Job> Rewrite the lines below, replacing every occurrence of "vertical branch" with "upright branch" and changing nothing else. Omit the pictures from the output.
─── Information shown ───
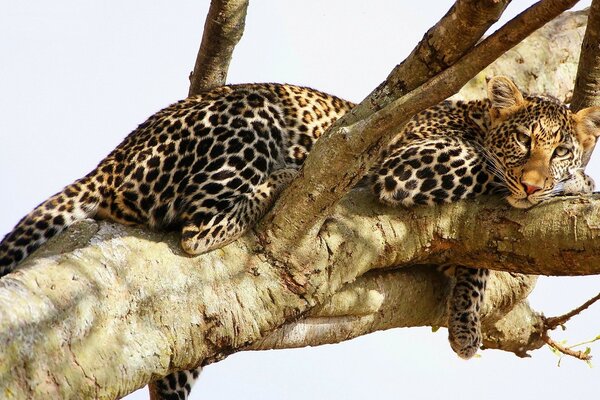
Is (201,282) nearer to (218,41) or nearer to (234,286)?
(234,286)

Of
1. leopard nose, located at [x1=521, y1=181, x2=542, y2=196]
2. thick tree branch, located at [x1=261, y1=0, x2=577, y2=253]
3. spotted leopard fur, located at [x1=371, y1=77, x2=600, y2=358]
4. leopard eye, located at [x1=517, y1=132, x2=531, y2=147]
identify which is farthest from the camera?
leopard eye, located at [x1=517, y1=132, x2=531, y2=147]

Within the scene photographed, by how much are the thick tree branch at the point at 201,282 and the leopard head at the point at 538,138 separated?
0.69 m

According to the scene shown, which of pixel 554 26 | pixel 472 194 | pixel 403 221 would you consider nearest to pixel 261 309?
pixel 403 221

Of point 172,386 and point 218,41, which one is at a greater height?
point 218,41

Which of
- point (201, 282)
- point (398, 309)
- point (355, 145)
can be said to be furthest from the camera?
point (398, 309)

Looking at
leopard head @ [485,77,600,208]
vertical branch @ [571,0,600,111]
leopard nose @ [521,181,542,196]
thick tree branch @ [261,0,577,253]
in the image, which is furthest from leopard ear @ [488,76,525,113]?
thick tree branch @ [261,0,577,253]

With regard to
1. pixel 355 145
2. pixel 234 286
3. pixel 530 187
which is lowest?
pixel 234 286

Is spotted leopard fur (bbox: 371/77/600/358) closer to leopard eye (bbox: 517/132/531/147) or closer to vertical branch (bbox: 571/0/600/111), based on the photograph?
leopard eye (bbox: 517/132/531/147)

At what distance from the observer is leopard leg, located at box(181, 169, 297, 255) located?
22.2 ft

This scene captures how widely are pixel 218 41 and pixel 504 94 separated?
2653 mm

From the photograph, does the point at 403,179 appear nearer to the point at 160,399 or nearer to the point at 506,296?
the point at 506,296

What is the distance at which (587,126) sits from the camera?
8.34m

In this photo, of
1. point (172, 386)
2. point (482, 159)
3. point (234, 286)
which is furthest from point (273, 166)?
point (172, 386)

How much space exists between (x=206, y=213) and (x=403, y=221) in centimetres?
149
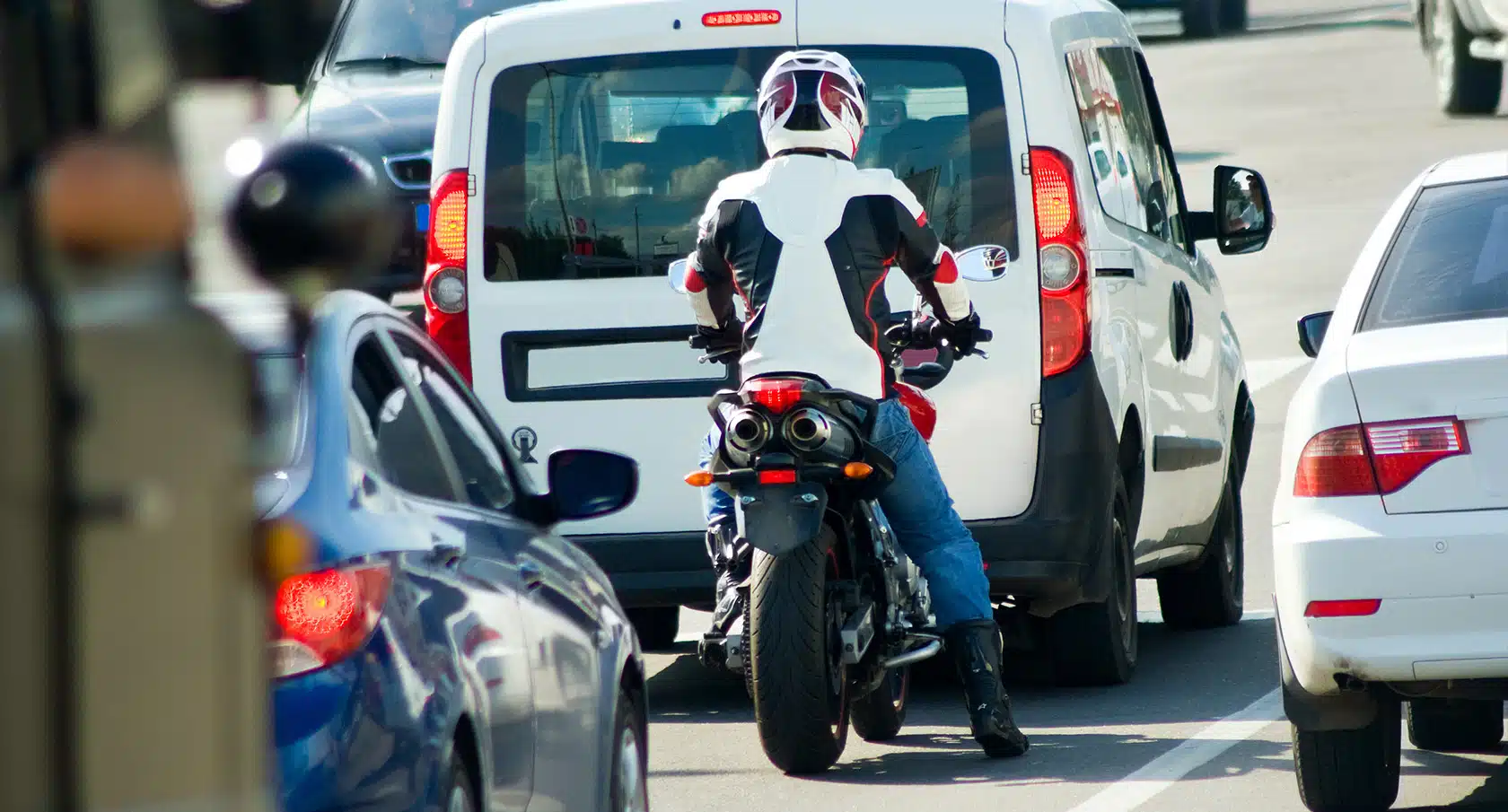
───
Task response>
Is (201,282) nearer to (218,41) or nearer to (234,286)?
(234,286)

Of
1. leopard nose, located at [x1=521, y1=181, x2=542, y2=196]
2. thick tree branch, located at [x1=261, y1=0, x2=577, y2=253]
3. spotted leopard fur, located at [x1=371, y1=77, x2=600, y2=358]
4. leopard eye, located at [x1=517, y1=132, x2=531, y2=147]
identify which is farthest from the camera?
leopard eye, located at [x1=517, y1=132, x2=531, y2=147]

Within the scene photographed, by how much are the thick tree branch at the point at 201,282 and the leopard head at the point at 538,138 separated?
0.69 m

According to the scene shown, which of pixel 554 26 | pixel 472 194 | pixel 403 221 would you consider nearest to pixel 261 309?
pixel 403 221

Of point 172,386 and point 218,41, which one is at a greater height?
point 218,41

Which of
- point (201, 282)
- point (398, 309)
- point (355, 145)
can be said to be furthest from the camera?
point (398, 309)

Looking at
leopard head @ [485,77,600,208]
upright branch @ [571,0,600,111]
leopard nose @ [521,181,542,196]
thick tree branch @ [261,0,577,253]
in the image, which is furthest from leopard ear @ [488,76,525,113]?
thick tree branch @ [261,0,577,253]

With regard to
1. pixel 355 145
2. pixel 234 286
3. pixel 530 187
which is lowest?
pixel 234 286

Is spotted leopard fur (bbox: 371/77/600/358) closer to leopard eye (bbox: 517/132/531/147) or closer to upright branch (bbox: 571/0/600/111), based on the photograph?
leopard eye (bbox: 517/132/531/147)

At what distance from the observer is leopard leg, located at box(181, 169, 297, 255) located?
22.2 ft

This scene captures how widely are pixel 218 41 and pixel 504 94 separated?
2653 mm

From the photograph, does the point at 403,179 appear nearer to the point at 160,399 or nearer to the point at 506,296?
the point at 506,296

What is the distance at which (587,126) sits from the camera?
8.34m

In this photo, of
1. point (172, 386)
2. point (482, 159)
3. point (234, 286)
which is furthest from point (273, 166)?
point (172, 386)

How much space exists between (x=206, y=213) and (x=403, y=221) in centimetres?
149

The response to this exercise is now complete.